Notre remake US de film français préféré

Laurent Pécha | 10 décembre 2010
Laurent Pécha | 10 décembre 2010

A l'occasion de la sortie de Les trois prochains jours, le remake américain presque  copier coller du Pour elle de Fred Cavayé, la rédaction d'Ecran Large a essayé de trouver les rares réussites précédentes dans le domaine. Alors, ça ressemble à quoi un remake US réussi de film français ?

 

Sandy Gillet : Le Convoi de la peur

D’abord il va falloir que l’on nous explique pour quoi Sorcerer ne bénéficie toujours pas d’une édition DVD (Blu-ray ?) digne de ce nom. Sorti en 1998 (sic !) chez Universal aux Etats-Unis dans une qualité d’image issue d’une VHS et au format 1.33, il n’en demeure pas moins que le film de Friedkin est tellement puissant que l’on fait fi de ces désagréments techniques. Car depuis sa sortie en France en novembre 78 (autant dire une éternité) celui-ci n’est plus visible que via ce DVD (pas ou peu de redifs à la télé et aucune ressortie en salles depuis). Ce qui n’a pas empêché toute une palanquée de générations de le découvrir ainsi forgeant encore plus la « légende » du film et son statut d’œuvre culte. Il faut dire que ce remake / relecture du Salaire de la peur est frontal et fait dans le « roots » accentuant tout ce qui faisait déjà le côté sale et puant de sueur du film de Clouzot.
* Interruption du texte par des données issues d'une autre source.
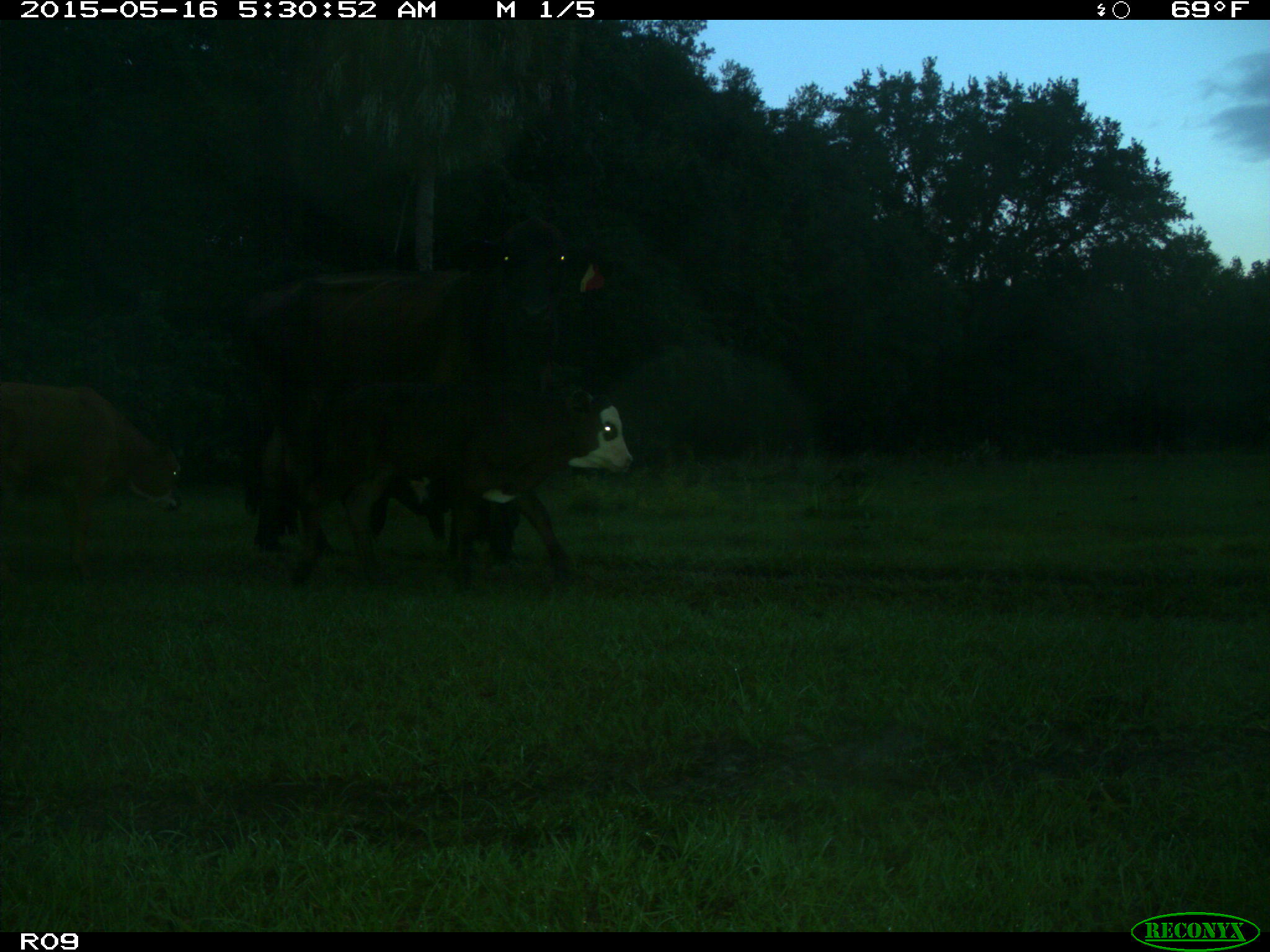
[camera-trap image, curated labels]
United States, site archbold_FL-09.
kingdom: Animalia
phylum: Chordata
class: Mammalia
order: Artiodactyla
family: Bovidae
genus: Bos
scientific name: Bos taurus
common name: domestic cow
Bos taurus (domestic cow).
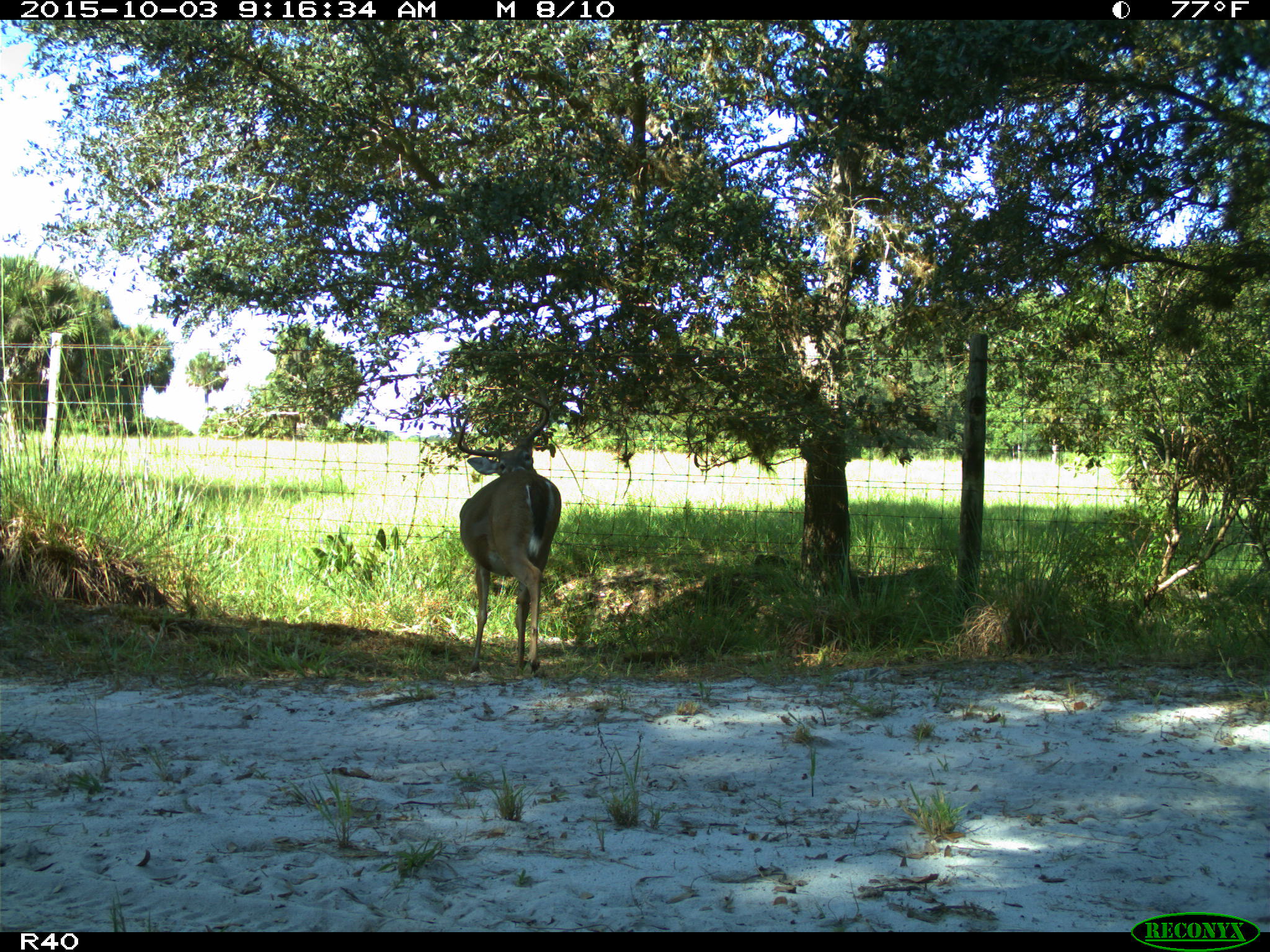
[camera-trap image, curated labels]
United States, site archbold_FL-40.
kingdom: Animalia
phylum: Chordata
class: Mammalia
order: Artiodactyla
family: Cervidae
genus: Odocoileus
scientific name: Odocoileus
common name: deer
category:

Friedkin s’autorisant de surcroît des libertés narratives (le passé des protagonistes est connu) qui vont dans le sens de sa démonstration. Sorcerer s’inscrit de fait dans ce cinéma post soixante-huitarde militant et lucide, démago et extravagant mais qui en 78 était déjà plus que sur le déclin. Apocalypse Now de Coppola puis La Porte du paradis de Cimino étant les deux derniers a avoir tenté de faire perdurer l’utopie avant la prise de pouvoir définitive de ce que l’on appelait déjà les Blockbusters.

 

 

 

Nicolas Thys : La Rue rouge

Les remake de films français par les américains sont une histoire ancienne (et auraient mieux fait de le rester vu les désastres récents), notamment avec deux films de Renoir par Fritz Lang dont le meilleur reste incontestablement La Rue rouge, remake de La Chienne. L'oeuvre américaine et l'oeuvre française sont aussi importantes l'une que l'autre, proches dans leur thématique mais complètement éloignées dans leur rendu final. Il n'y a qu'à comparer Michel Simon et Edward G. Robinson pour s'en rendre compte. Lang réussit parfaitement son film, flirtant avec différents genres et reprenant beaucoup de son film précédent, La Femme au portrait dont il est sans conteste aussi le grandiose fantôme.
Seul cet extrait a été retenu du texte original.